玉ねぎの味わいを存分に引き出すために、椎茸エキスやガーリックパウダーでうま味成分を追加しており、醤油味でありながら、和食にも洋食にも合う味付けとなっています。
またスープとして飲むだけでなく、アレンジ料理にも活用できる便利な商品です。清水さん曰く、「スープにゴマやわかめをトッピングしたり、野菜を刻んで煮込むのもおすすめ」とのこと。
「なかにはお味噌汁の出汁として使ったり、炊飯時に混ぜてピラフに、また唐揚げの隠し味に使う上級者もいらっしゃるようです。ドレッシングと同様に歴史ある商品ですが、リピーターのお客様も多くいらっしゃるため、味やラベルは販売開始当時から変えていません」。
▲便利な粉末タイプなので、お湯で溶かすだけで1食分のスープが完成します
▲シンプルながらも奥行きのある味わいで、上質な素材の旨みを感じさせます
また、このスープのほかに人気なのが、「淡路島玉ねぎ5倍カレー」。淡路島産の玉ねぎを通常の5倍使っており、トロトロになった玉ねぎの甘みと旨みが詰まったマイルドな味わいが特徴です。
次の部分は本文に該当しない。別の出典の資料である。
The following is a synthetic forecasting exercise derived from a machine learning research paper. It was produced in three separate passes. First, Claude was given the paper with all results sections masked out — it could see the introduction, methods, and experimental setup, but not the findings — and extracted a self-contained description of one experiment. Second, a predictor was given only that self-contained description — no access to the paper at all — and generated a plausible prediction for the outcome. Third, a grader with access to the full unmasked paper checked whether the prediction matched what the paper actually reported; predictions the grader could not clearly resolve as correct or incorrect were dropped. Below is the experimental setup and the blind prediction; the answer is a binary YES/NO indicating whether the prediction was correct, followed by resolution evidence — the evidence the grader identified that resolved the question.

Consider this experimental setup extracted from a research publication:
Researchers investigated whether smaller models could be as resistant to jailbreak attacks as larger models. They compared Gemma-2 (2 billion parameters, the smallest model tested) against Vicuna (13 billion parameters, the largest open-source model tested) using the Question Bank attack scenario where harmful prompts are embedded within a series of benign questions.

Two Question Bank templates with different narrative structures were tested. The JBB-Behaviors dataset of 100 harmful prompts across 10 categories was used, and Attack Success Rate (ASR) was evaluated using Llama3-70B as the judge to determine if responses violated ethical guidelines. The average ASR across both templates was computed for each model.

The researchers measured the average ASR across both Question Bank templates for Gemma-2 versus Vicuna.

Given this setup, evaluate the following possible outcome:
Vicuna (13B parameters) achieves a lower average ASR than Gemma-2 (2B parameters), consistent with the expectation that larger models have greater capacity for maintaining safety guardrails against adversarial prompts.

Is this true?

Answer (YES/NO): NO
甘口寄りの風味が大人にも子どもにも人気で、家族で楽しめるレトルトカレーに仕上がっています。
▲その名の通り、従来よりも玉ねぎを多く使用した「淡路島玉ねぎ5倍カレー」。玉ねぎの旨みが詰まったマイルドな味わいは、世代を問わず好まれるおいしさです
オートミール使用の新スープ
食物繊維も効果的に摂取
そして、2022年12月に善太がリリースした注目の新商品が、「華やかトリュフ香る玉ねぎオートミールスープ」です。栄養価の高さへの注目が高まるオーツ麦を使ったこのスープは、1食分に対してお湯を注いで混ぜるだけで完成。豊富な栄養素とフルーツ玉ねぎのおいしさを、華やかなトリュフの香りとともに楽しめます。
▲「華やかトリュフ香る玉ねぎオートミールスープ」
商品開発のきっかけについて、清水さんはこう話します。
「スープ開発を得意とする当社で、思い切って少し別の路線の新商品をお届けできないかと考えるなかで、話題のオートミールを使うアイデアが思い浮かんだのがきっかけです。ただ、オートミールは身体に良いものの、独特の味わいや食感が苦手という人がいることも事実で、当社スタッフ内でも好き嫌いが分かれていました。そこで、多くの方に召し上がっていただくためには、強い香りが必要だと考え、玉ねぎスープをベースにトリュフを加えたら非常においしく仕上がりました」。
善太では新商品開発にかける時間を惜しまず、納得できる商品を作るために1年以上を費やすこともあるのですが、「このオートミールスープに関してはトリュフを入れた瞬間に方向性が決まった」とのこと。
オートミールは食物繊維たっぷりで栄養が取れることはもちろん、腹持ちするのも魅力です。ホットミルクを注いでリゾット風にするのもおすすめの食べ方です。
▲フルーツ玉ねぎの旨みとトリュフのリッチな風味が好相性。オーツ麦の食感や香りが、ちょうど良いアクセントになっています
この「華やかトリュフ香る玉ねぎオートミールスープ」は、特に若い年齢層のファンが多いそうです。またバイヤーさんからも「単体でオートミールを買う人が増えている一方で、味付き商品はまだまだ少ない。非常にクオリティの高いこの商品を食べてもらうことで、味付きオートミール商品の今後も変わっていくのではないか」と、高く評価されたそうです。
胸を張れるものだけを作る
菓子商品の開発にも励みたい
ドレッシングやスープなど、ロングラン商品を世に送り出しながら、新たな商品開発にも熱心に励む善太。一貫してめざすのは、おいしく、かつ良質な商品の提供です。今後の展望について、清水さんはこう語ります。
「自分がおいしいと思えるもの以外は、作りたくないんです。販売するからには、常においしいものを、良いものを、胸を張れるものだけを生産したい。ECサイトなどでの口コミでも高い評価をいただいていますが、私たちのこだわりや想いが通じたからこその結果だとすれば、非常にうれしく思います」。
善太では、現在ある「お菓子」の開発を実施しているそうです。その材料となるものは、もちろん玉ねぎ。
「これまでも島内で玉ねぎを使った煎餅を扱ったことはありましたが、それ以外の菓子類は開発販売を行ったことがなく、新しい試みとなります。淡路島のお土産物としてはもちろん、日本全国で手に取っていただけるよう、思い切ったチャレンジをしていきたいです」。
淡路島フルーツ玉ねぎの魅力を伝え続けるために、善太の挑戦は続きます。
▲善太こだわりの淡路島フルーツ玉ねぎを、さまざまな食べ方でお楽しみください!